THINK Agatha Christie and the Orient Express. Or James Bond returning from Russia with love (and Tatiana Romanova). Or perhaps Tony Curtis in drag, wooing an unsuspecting Marilyn Monroe. Sleeper trains occupy a romantic corner of travellers’ souls.

But we are not quite fond enough of them, it seems, actually to ride them. This week, the Paris-to-Berlin sleeper pulled into an early morning Hauptbahnhof station for the last time. Competition from low-cost airlines has put paid to the service which has run, in varying guises, since before the second world war.
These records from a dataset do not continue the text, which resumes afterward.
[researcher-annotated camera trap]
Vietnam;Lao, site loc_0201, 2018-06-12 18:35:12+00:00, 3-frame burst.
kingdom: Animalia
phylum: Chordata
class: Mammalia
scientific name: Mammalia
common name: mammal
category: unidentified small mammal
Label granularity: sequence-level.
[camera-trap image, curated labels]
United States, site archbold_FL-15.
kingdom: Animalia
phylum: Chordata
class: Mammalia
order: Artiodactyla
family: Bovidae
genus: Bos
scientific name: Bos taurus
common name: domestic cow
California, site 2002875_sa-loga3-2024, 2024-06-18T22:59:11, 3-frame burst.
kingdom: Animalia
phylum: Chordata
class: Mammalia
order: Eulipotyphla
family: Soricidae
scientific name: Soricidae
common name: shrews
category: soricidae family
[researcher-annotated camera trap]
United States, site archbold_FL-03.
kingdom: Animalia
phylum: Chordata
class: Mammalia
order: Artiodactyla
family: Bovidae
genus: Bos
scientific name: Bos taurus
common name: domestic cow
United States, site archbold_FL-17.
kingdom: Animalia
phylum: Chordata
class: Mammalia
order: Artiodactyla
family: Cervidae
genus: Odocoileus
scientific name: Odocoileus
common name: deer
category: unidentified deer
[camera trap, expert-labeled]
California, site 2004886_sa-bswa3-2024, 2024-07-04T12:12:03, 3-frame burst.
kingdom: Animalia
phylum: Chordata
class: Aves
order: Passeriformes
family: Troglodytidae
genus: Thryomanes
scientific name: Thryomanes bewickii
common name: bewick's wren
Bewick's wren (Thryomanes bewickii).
Flying between continental Europe’s two major capitals, travellers have noticed, is usually cheaper than the €140 ($175) or so that the train charges; it is also always quicker than the 13 hours it takes. The result was annual losses of €20m on the route says Deutsche Bahn, the operator.

It is not the only overnight service that has faced difficulty. Elsewhere in the world, the Caledonian Sleeper, between London and the Highlands of Scotland, needs a large government subsidy to make it viable for the private firm now running the franchise. Several other sleeper routes in Europe, such as between Berlin and Amsterdam, have also hit the buffers. In America, too, long-distance, overnight routes are hugely unprofitable.

The reality of sleeper trains is not that of the art-deco bars featured in 1950s spy fiction. You are more likely to be sharing your couchette with a bearded man with a thunderous snore than with Daniela Bianchi. And actually sleeping on a sleeper, with its narrow bunks and thin walls, can be impossible without the aid of pills or booze.

And yet Gulliver would like to hope they still have a role to play for the business traveller. Stepping off the overnight from Inverness to London on a Monday morning and heading straight to the office, as Gulliver has done, can be an efficient use of time. After all one has to sleep somewhere; it may as well be in transit. And the bars may not be art deco, but they are certainly more civilised than sipping on a warm can of beer while strapped into a plane seat. What they really lack is luxury. And here the argument falls down. Unless an operator is competing against cruise liners and hotels for rich tourists, as the Orient Express or the Gahn train in Australia do, upgrading berths to an acceptable level for regular business travellers will also probably mean pricing itself out of the market altogether. Hence sleeper trains seem doomed to history. As Hercule Poirot might say, that is a shame, n'est ce pas?